Affected entities and implications

  • State government: Restores or grants the General Assembly authority to impose wholesale excise taxes on food and nonalcoholic beverages.
  • Food and beverage industries: Potentially affected by wholesale excise taxes if and when the General Assembly enacts such taxes post-amendment.
  • Consumers: Indirectly affected through the potential pass-through of wholesale tax costs to retail prices, depending on how any future taxes are structured and collected.
  • Tax policy landscape: Changes the constitutional constraints around excise taxation of staple food items and beverages, enabling revenue mechanisms that were constrained by the current prohibition.

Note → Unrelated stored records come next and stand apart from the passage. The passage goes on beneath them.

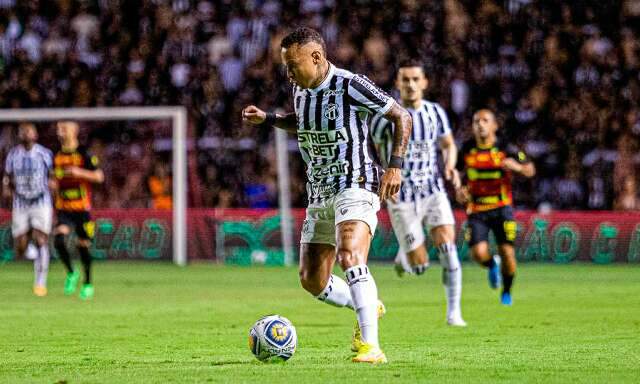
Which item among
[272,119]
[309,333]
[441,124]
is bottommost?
[309,333]

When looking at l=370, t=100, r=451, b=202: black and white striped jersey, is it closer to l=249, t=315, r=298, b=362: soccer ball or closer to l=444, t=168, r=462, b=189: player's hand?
l=444, t=168, r=462, b=189: player's hand

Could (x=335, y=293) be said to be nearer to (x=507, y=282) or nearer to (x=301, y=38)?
(x=301, y=38)

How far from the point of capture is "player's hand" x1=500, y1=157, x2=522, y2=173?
46.0 ft


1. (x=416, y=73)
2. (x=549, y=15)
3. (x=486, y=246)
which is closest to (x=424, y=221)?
(x=416, y=73)

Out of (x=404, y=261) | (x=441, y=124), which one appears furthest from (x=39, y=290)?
(x=441, y=124)

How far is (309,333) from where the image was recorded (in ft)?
34.5

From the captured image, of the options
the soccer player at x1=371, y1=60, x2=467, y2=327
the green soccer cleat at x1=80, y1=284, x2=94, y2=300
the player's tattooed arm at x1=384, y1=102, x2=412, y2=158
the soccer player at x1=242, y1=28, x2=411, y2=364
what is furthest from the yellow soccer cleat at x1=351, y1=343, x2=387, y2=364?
the green soccer cleat at x1=80, y1=284, x2=94, y2=300

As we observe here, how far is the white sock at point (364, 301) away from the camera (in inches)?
301

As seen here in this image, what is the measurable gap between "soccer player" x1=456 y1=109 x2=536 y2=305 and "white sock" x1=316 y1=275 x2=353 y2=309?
5014 mm

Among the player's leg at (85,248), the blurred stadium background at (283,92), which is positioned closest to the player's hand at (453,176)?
the player's leg at (85,248)

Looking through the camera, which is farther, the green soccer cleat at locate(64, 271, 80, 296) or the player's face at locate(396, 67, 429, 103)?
the green soccer cleat at locate(64, 271, 80, 296)

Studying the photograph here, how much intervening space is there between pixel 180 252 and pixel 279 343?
626 inches

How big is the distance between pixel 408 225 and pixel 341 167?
398cm

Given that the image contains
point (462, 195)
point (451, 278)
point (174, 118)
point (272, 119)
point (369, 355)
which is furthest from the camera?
point (174, 118)
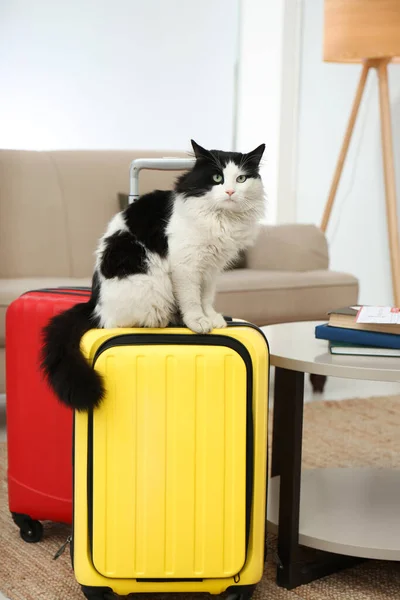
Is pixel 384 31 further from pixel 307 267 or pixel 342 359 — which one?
pixel 342 359

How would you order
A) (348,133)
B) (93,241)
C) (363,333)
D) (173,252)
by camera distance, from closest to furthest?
(173,252), (363,333), (93,241), (348,133)

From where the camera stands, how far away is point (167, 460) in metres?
1.21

Procedural and timeline details

  • Sponsor: Sen. Blessing (co-sponsor listed).
  • Legislative action timeline:
    • Introduced: February 26, 2026.
    • Referred to committee: March 4, 2026.
  • Constitutional process:
    • The Joint Resolution requires three-fifths of members elected to each house to concur.
    • If approved by the General Assembly, it would be placed on the November 2, 2027 ballot for voter approval.
    • Upon voter approval, the constitutional amendment would become effective January 1, 2028.

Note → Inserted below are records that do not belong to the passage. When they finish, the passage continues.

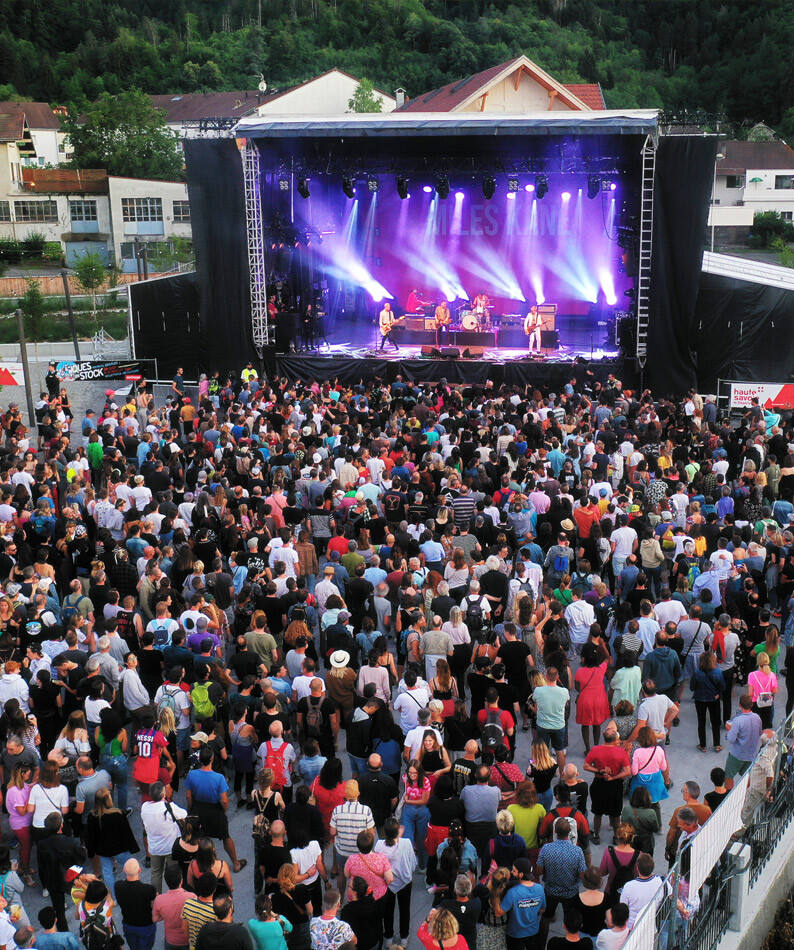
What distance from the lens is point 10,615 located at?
346 inches

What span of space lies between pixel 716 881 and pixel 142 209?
156 ft

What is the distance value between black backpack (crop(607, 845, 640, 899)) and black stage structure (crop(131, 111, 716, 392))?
15.4m

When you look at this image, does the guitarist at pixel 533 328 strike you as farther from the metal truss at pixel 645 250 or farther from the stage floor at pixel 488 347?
the metal truss at pixel 645 250

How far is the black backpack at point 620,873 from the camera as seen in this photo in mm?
5836

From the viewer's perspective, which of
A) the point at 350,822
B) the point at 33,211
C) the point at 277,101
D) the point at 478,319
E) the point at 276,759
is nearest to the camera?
the point at 350,822

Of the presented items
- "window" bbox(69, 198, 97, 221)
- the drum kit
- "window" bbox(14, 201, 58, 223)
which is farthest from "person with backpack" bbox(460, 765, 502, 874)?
"window" bbox(14, 201, 58, 223)

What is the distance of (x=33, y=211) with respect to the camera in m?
51.9

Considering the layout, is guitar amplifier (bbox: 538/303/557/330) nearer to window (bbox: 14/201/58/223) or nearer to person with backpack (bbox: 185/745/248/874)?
person with backpack (bbox: 185/745/248/874)

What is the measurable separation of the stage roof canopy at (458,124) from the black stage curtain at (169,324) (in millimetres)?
4074

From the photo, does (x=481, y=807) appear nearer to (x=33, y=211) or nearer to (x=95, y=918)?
(x=95, y=918)

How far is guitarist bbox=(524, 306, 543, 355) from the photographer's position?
22.4 meters

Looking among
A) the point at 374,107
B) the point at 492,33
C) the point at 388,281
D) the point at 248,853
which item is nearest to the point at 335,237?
the point at 388,281

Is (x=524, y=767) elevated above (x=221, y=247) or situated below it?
below

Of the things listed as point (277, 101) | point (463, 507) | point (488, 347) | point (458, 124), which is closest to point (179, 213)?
point (277, 101)
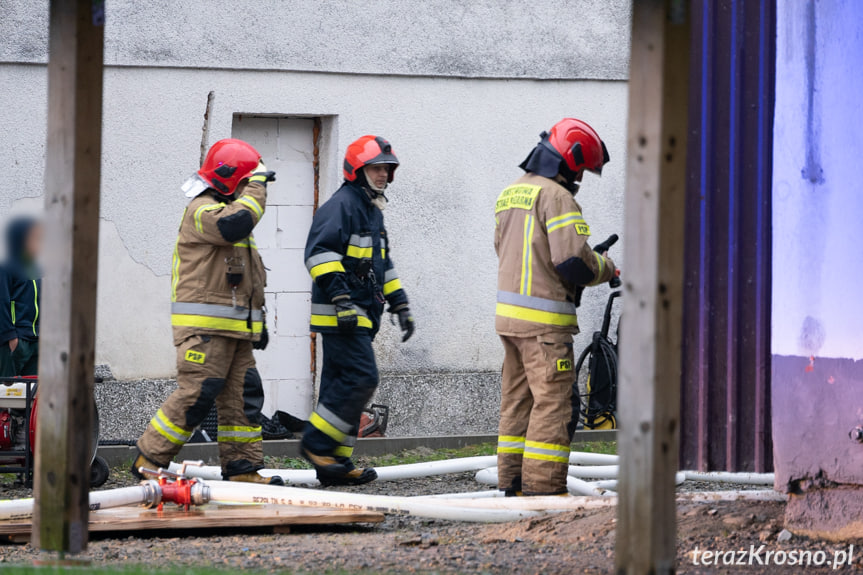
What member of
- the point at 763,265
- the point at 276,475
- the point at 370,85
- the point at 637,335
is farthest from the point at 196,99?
the point at 637,335

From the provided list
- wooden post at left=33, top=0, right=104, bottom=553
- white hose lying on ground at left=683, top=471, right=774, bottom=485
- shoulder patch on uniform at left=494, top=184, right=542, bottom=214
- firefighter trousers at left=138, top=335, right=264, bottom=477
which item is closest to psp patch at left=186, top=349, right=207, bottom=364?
firefighter trousers at left=138, top=335, right=264, bottom=477

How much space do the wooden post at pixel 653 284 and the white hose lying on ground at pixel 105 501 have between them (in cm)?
335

Fiscal and legislative notes

  • The provided materials include a Fiscal Note link (noted as “Click here for S.J.R. 9's Fiscal Note”), but no explicit dollar amounts or fiscal impact is included in the summary text. Any financial impact would depend on subsequent legislative action to implement wholesale excise taxes and the resulting revenue projections.

Plain-language takeaway

SJR 9 seeks voter permission to repeal a 1936/1994-era constitutional restriction that currently prevents the state from taxing wholesale food and nonalcoholic beverages. If Ohioans approve in the 2027 election, the General Assembly would gain authority to levy wholesale excise taxes on these items starting January 1, 2028.

Compiled from official sources — confirm details with the bill’s official record.